In training, batches containing less that 256 tokens are simulated by drawing uniformly a length and replacing all tokens and labels after that point with padding (called Cut-drop).
Changelog:
- Add support for Zh and En models
- Fix generation when input is smaller than max length
Installation
Use your favourite method for installing Python requirements. For example:
python -mvenv env
. env/bin/activate
pip3 install -r requirements.txt -f https://download.pytorch.org/whl/torch_stable.html
Prediction
Predict from raw text:
python recasepunc.py predict checkpoint/path < input.txt > output.txt
Models
All models are trained from the 1st 100M tokens from Common Crawl
{
"iteration": "24000",
"train_loss": "0.006788245493080467",
"valid_loss": "0.007345725328494341",
"valid_accuracy_case": "0.9963942307692307",
"valid_accuracy_punc": "0.9692508012820513",
"valid_fscore": "{0: 0.7727023363113403, 1: 0.7901785373687744, 2: 0.7293065190315247, 3: 0.7692307829856873, 4: 0.4615384638309479}",
"config": "{'seed': 871253, 'lang': 'zh', 'flavor': 'ckiplab/bert-base-chinese', 'max_length': 256, 'batch_size': 16, 'updates': 24000, 'period': 1000, 'lr': 1e-05, 'dab_rate': 0.1, 'device': device(type='cuda'), 'debug': False, 'action': 'train', 'action_args': ['data/zh-100M.train.x', 'data/zh-100M.train.y', 'data/zh-100M.valid.x', 'data/zh-100M.valid.y', 'checkpoints/zh'], 'pad_token_id': 0, 'cls_token_id': 101, 'cls_token': '[CLS]', 'sep_token_id': 102, 'sep_token': '[SEP]'}"
}
{
"iteration": "23000",
"train_loss": "0.014598741472698748",
"valid_loss": "0.025432642453756087",
"valid_accuracy_case": "0.9407051282051282",
"valid_accuracy_punc": "0.9401041666666666",
"valid_fscore": "{0: 0.6455026268959045, 1: 0.5925925970077515, 2: 0.7243649959564209, 3: 0.7027027010917664, 4: 0.03921568766236305}",
"config": "{'seed': 871253, 'lang': 'en', 'flavor': 'bert-base-uncased', 'max_length': 256, 'batch_size': 16, 'updates': 24000, 'period': 1000, 'lr': 1e-05, 'dab_rate': 0.1, 'device': device(type='cuda'), 'debug': False, 'action': 'train', 'action_args': ['data/en-100M.train.x', 'data/en-100M.train.y', 'data/en-100M.valid.x', 'data/en-100M.valid.y', 'checkpoints/en'], 'pad_token_id': 0, 'cls_token_id': 101, 'cls_token': '[CLS]', 'sep_token_id': 102, 'sep_token': '[SEP]'}"
}
{
"iteration": "22000",
"train_loss": "0.02052250287961215",
"valid_loss": "0.009240646392871171",
"valid_accuracy_case": "0.9881810897435898",
"valid_accuracy_punc": "0.9683493589743589",
"valid_fscore": "{0: 0.802524745464325, 1: 0.7892595529556274, 2: 0.8360477685928345, 3: 0.8717948198318481, 4: 0.2068965584039688}",
"config": "{'seed': 871253, 'lang': 'fr', 'flavor': 'flaubert/flaubert_base_uncased', 'max_length': 256, 'batch_size': 16, 'updates': 24000, 'period': 1000, 'lr': 1e-05, 'dab_rate': 0.1, 'device': device(type='cuda'), 'debug': False, 'action': 'train', 'action_args': ['data/fr-100M.train.x', 'data/fr-100M.train.y', 'data/fr-100M.valid.x', 'data/fr-100M.valid.y', 'checkpoints/fr'], 'pad_token_id': 2, 'cls_token_id': 0, 'cls_token': '<s>', 'sep_token_id': 1, 'sep_token': '</s>'}"
}
Training
Notes: You need to modify file names adequately. Training tensors are precomputed and loaded to CPU memory, models and batches are moved to CUDA memory.

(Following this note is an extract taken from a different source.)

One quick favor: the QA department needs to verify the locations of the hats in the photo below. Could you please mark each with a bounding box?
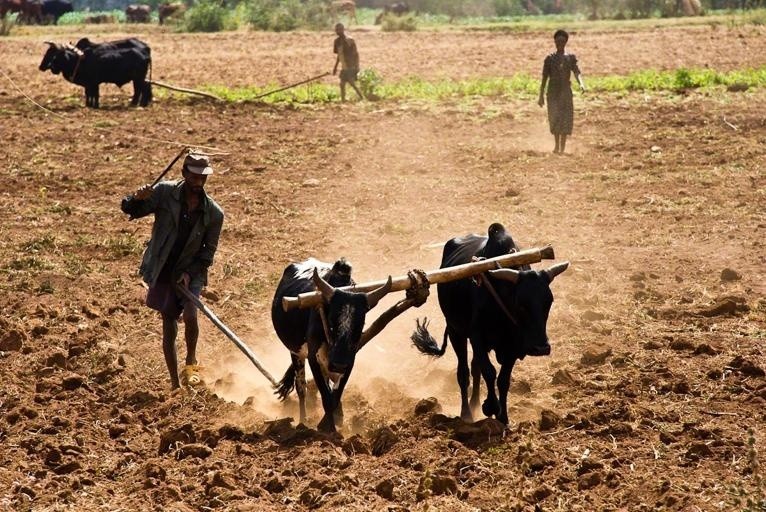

Stage 0: download text data
Stage 1: tokenize and normalize text with Moses tokenizer, and extract recasing and repunctuation labels
python recasepunc.py preprocess --lang $LANG < input.txt > input.case+punc
Stage 2: sub-tokenize with Flaubert tokenizer, and generate pytorch tensors
python recasepunc.py tensorize input.case+punc input.case+punc.x input.case+punc.y --lang $LANG
Stage 3: train model
python recasepunc.py train train.x train.y valid.x valid.y checkpoint/path --lang $LANG
Stage 4: evaluate performance on a test set
python recasepunc.py eval checkpoint/path.iteration test.x test.y
Notes
This work was not published, but a similar model is described in "FullStop: Multilingual Deep Models for Punctuation Prediction", Frank et al, 2021.